_Excerpt:_
Conservative election poster 2010

A few recent news articles about the UK’s Conservative and Liberal-Democrat coalition government – the ConDem’s – brutal attack on the National Health Service.

NHS medical records project shows little benefit, say MPs | Society | The Guardian

The Department of Health will not deliver the £11bn programme intended to create electronic records for all 55 million NHS patients in England and has been “unable to demonstrate” any benefits for the taxpayer, according to a scathing report from MPs.

The Commons public accounts committee said parts of the national programme for IT have proved to be unworkable.

The Department of Health has so far spent £6.4bn on the programme, which was launched in 2002, including £2.7bn on patient records.

MPs said the intention of creating electronic records was a “worthwhile aim” but one “that has proved beyond the capacity of the department to deliver”.

The IT project has floundered almost since the day it was conceived. The national scheme was broken up into five administrative areas, with each region handing out a contract – often worth billions – to big private players, which, it was envisaged, would commission software houses to write computer code.

Vulture IT contractors bleed NHS dry – Civil service ships talent elsewhere | TechEye

An expert in IT leadership has hit out at the government and the civil service’s cluelessness with IT, tracing back the £11 billion NHS IT debacle to Blair’s cultivation of outsourcing.

The comments come on the back of a select committee report calling for the end of the centralised NHS IT project. It marks another shocking failure at every level. MPs agree that the National Programme, part of a wider £11.4 billion e-record scheme, desperately needs an urgent review.

“The Department of Health is not going to achieve its original aim of a fully integrated care records system across the NHS,” said committee chair Margaret Hodgson MP.

“Trying to create a one-size-fits-all system in the NHS was a massive risk and has proven to be unworkable.”

Yet again, the government was paying way over the odds for services which did not work. BT is a culprit, leading to accusations of government officials having all the bargaining nous of a first-round Apprentice contestant. The report says the government is “clearly overpaying BT to implement systems,” and according to the Committee, it squeezed £9 million where the exact same systems had been purchased at other NHS organisations for £2 million.

_Exercise aim:_ Reproduce everything from "Conservative election poster" down to "report from MPs." in the excerpt about the NHS records program.

(Dataset records)

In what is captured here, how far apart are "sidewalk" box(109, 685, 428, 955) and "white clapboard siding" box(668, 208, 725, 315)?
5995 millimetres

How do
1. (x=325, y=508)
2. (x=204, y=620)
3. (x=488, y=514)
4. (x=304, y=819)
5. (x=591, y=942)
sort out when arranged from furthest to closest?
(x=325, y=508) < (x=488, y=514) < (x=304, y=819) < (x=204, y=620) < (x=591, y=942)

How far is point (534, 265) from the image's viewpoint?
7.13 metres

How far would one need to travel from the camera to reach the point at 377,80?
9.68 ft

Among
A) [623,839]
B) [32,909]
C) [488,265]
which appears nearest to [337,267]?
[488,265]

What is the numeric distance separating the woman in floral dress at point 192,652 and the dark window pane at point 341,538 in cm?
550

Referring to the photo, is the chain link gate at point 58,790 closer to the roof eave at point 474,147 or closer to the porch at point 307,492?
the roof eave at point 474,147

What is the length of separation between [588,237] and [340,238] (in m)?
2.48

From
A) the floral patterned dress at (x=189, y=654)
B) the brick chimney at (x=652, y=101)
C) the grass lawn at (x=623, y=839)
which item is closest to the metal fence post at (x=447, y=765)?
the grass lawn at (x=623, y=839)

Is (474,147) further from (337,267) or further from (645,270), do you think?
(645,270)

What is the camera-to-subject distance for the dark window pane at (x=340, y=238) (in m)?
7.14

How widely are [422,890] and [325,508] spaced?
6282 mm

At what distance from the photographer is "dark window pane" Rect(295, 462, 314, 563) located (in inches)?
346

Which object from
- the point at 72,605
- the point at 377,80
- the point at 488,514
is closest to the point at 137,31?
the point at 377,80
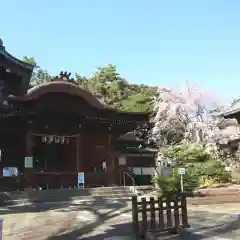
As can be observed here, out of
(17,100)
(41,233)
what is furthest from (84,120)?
(41,233)

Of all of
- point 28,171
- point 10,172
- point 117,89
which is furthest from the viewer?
point 117,89

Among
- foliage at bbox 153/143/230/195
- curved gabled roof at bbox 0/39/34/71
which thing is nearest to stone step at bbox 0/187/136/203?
foliage at bbox 153/143/230/195

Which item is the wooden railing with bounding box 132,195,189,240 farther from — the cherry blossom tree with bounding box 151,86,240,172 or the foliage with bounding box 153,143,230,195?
the cherry blossom tree with bounding box 151,86,240,172

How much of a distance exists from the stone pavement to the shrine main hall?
8.41m

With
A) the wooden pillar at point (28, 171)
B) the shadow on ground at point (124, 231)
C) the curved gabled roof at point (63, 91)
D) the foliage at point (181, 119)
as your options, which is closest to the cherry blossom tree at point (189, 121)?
the foliage at point (181, 119)

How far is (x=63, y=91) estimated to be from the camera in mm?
23797

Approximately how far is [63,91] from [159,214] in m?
15.9

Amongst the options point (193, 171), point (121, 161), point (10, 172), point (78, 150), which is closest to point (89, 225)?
point (193, 171)

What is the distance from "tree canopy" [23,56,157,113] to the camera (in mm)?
42312

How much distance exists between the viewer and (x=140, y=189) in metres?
22.8

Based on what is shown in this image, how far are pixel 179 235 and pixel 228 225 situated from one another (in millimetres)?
2295

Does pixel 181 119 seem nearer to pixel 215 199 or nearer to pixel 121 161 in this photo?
pixel 121 161

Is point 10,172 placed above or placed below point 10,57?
below

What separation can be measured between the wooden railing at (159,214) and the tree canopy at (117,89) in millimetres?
31315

_Task answer:_
Conservative election poster 2010

A few recent news articles about the UK’s Conservative and Liberal-Democrat coalition government – the ConDem’s – brutal attack on the National Health Service.

NHS medical records project shows little benefit, say MPs | Society | The Guardian

The Department of Health will not deliver the £11bn programme intended to create electronic records for all 55 million NHS patients in England and has been “unable to demonstrate” any benefits for the taxpayer, according to a scathing report from MPs.